The other day a non-technical friend of mine told me how his webhost shut him off because he was using too much bandwidth. I was pretty surprised because they allocate him hundreds of GB per month and his website does not get much traffic.
He was dumbfounded. He loaded up his Google Analytics account and showed me that he was only getting about 50-100 unique visitors a day.
But his webhost said that he burned through over 200GB in less than a week!
I asked him if he used any other sort of analytical package, and he did, but they were all Javascript based.
So here is something important that people need to understand. Javascript tracking packages like Google Analytics are very narrow in their scope of what is actually going on. They can only process actions for web browsers that are actually running the Javascript.
In my friend’s case he had a 500MB video file that was being linked to from a very popular internet forum. Because his Google Analytics code wasn’t being executed he had no idea these people were stealing his bandwidth.
So how did we figure it out? We processed his raw access_log files with webalizer. Every major webhost is going to have webalizer (or some variant) available and that will show you MUCH more (in some ways) about what’s going on with your site than Google Analytics can.
We put webalizer on the log file and in a matter of minutes we were able to see that the forum was the top refer to his website… and we could also see that the file had been downloaded enough to use up all of his bandwidth.
Let me show you another example… this one a bit more practical that I guarantee affects everyone reading.
Webalizer shows me that the biggest use of bandwidth for all of shoemoney.com is from an IP from a Yahoo! address.

In fact 9 of the top 15 biggest bandwidth users for ShoeMoney.com are all Yahoo! IPs.
Interesting sidenote:
Yahoo bots use up more then 5% of the total bandwidth for ShoeMoney.com but bring in less then 1% of the traffic.
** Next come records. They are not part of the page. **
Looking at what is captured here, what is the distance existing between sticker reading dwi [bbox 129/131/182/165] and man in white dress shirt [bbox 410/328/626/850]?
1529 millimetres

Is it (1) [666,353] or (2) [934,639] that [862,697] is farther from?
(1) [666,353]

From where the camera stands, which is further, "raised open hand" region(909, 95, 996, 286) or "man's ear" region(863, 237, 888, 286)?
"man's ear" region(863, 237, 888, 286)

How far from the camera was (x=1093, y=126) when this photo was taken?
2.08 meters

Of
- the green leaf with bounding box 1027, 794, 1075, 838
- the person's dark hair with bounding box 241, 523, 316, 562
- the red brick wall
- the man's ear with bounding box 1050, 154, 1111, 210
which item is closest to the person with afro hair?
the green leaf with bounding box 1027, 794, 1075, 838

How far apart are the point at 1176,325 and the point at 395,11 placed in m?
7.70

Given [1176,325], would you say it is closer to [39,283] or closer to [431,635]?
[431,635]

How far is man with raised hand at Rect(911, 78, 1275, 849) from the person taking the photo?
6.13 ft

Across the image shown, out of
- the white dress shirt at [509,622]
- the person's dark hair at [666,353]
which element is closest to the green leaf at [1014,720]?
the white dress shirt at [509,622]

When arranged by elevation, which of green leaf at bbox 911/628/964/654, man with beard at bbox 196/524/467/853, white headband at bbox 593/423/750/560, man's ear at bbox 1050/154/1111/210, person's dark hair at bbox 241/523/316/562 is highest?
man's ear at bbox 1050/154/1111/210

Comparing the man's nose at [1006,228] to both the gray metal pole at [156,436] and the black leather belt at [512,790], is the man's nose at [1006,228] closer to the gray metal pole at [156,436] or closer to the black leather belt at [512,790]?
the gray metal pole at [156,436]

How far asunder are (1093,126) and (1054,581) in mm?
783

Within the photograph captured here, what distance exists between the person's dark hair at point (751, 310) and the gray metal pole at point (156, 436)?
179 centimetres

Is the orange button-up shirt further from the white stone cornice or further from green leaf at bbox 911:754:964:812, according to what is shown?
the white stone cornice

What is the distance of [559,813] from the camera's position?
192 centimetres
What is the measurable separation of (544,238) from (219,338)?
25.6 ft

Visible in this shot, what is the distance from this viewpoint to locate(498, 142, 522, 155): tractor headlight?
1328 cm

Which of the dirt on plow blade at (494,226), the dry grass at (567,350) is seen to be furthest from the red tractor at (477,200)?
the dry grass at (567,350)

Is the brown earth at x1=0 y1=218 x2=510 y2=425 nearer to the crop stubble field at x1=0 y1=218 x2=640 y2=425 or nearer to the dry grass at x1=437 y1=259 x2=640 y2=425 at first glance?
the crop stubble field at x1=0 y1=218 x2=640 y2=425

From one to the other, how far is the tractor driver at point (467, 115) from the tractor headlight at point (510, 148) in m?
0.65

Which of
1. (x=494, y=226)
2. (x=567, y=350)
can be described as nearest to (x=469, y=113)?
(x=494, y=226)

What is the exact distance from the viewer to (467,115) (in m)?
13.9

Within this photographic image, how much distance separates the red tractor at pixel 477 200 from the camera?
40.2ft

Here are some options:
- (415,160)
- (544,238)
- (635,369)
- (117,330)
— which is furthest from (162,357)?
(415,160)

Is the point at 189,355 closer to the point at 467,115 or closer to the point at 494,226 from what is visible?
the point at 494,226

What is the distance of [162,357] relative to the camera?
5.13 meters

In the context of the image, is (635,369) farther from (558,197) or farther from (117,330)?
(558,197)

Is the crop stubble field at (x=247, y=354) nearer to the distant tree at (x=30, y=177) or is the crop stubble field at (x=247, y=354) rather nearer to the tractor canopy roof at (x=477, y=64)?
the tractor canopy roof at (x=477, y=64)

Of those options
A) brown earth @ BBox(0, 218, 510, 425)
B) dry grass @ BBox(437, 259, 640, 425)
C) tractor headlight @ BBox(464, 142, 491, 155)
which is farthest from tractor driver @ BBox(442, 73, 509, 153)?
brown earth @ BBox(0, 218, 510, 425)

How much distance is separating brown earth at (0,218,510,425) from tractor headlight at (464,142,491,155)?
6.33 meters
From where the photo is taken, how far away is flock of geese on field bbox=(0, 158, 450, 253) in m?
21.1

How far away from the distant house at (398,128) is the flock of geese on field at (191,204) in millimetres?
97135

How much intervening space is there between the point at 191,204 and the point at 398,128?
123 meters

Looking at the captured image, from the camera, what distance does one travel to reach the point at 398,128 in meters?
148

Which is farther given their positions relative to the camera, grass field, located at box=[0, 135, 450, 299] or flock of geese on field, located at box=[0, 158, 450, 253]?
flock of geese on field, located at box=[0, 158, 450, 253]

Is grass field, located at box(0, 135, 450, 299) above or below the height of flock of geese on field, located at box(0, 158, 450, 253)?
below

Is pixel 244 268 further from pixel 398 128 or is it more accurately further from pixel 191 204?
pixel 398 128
Now I am not saying you should completely rely on a log analyzer like webalizer either though. It can’t show you things like bounce rates, time spent on page, browser stats (size of window) and other vital marketing information.
I highly recommend a 3 pronged approach to basic web analytics:
Google Analytics – Great overall view of your website visitors. Can report vital marketing information and goal tracking.
Webalizer – Awesome for getting to the gut of your users.
Google Webmaster Central – Excellent tool that Google put out which shows you exactly what their Google Bot is reporting back to them. It tells you if you have broken links, non indexable content, non reachable content and tons of other great stuff.







March 8, 2010 at 6:52 am
I’m a big fan of Google Analytics just because of certain features it offers and as well the console setup. I feel it has a feel for your first time user and of course your user that is looking for key data in fields you may not know of going in as a rookie. I’ll probably have to check out Webalizer to see what great goodies it can offer me to better utlize my data. Thanks for the 3 pronger, I’ll just make sure to point it away from my eyes.
March 8, 2010 at 8:28 am
Those are great tips and a gentle reminder to watch your stats – another nice, economical real time tool is Clicky – great for blogs.
March 8, 2010 at 8:29 am
Useful information, I didnt know about Webalizer until now or the info that search engine bots use so much bandwidth.
March 8, 2010 at 8:51 am
your link to google analytics is broken, it’s missing the http://
March 8, 2010 at 9:07 am
Google Webmaster Tools are amazing! It always helps me to stumble upon an interesting niche when a longtail post comes up as a high ranking.
March 8, 2010 at 9:19 am
That’s the same approach I use. The real value of Webalizer is the ability to see bots hitting your server. Analytics doesn’t tend to pick up bots because they don’t parse Javascript. I’m a little old school, but I also like to store stats via PHP in a database, so I know total number of page loads, etc.
March 8, 2010 at 9:38 am
The moral of the story is…don’t host massive video files on non-premium hosting :.)
March 8, 2010 at 9:39 am
Don’t forget about server logs either. You’ll find some interesting data there of you dig a little bit.
March 8, 2010 at 3:22 pm
That’s basically what Webalizer does – it parses logs and builds graphs – they’re extremely detailed…
March 8, 2010 at 9:40 am
I’ve seen these screenshots on many places but I never actually knew what it really was (webalizer)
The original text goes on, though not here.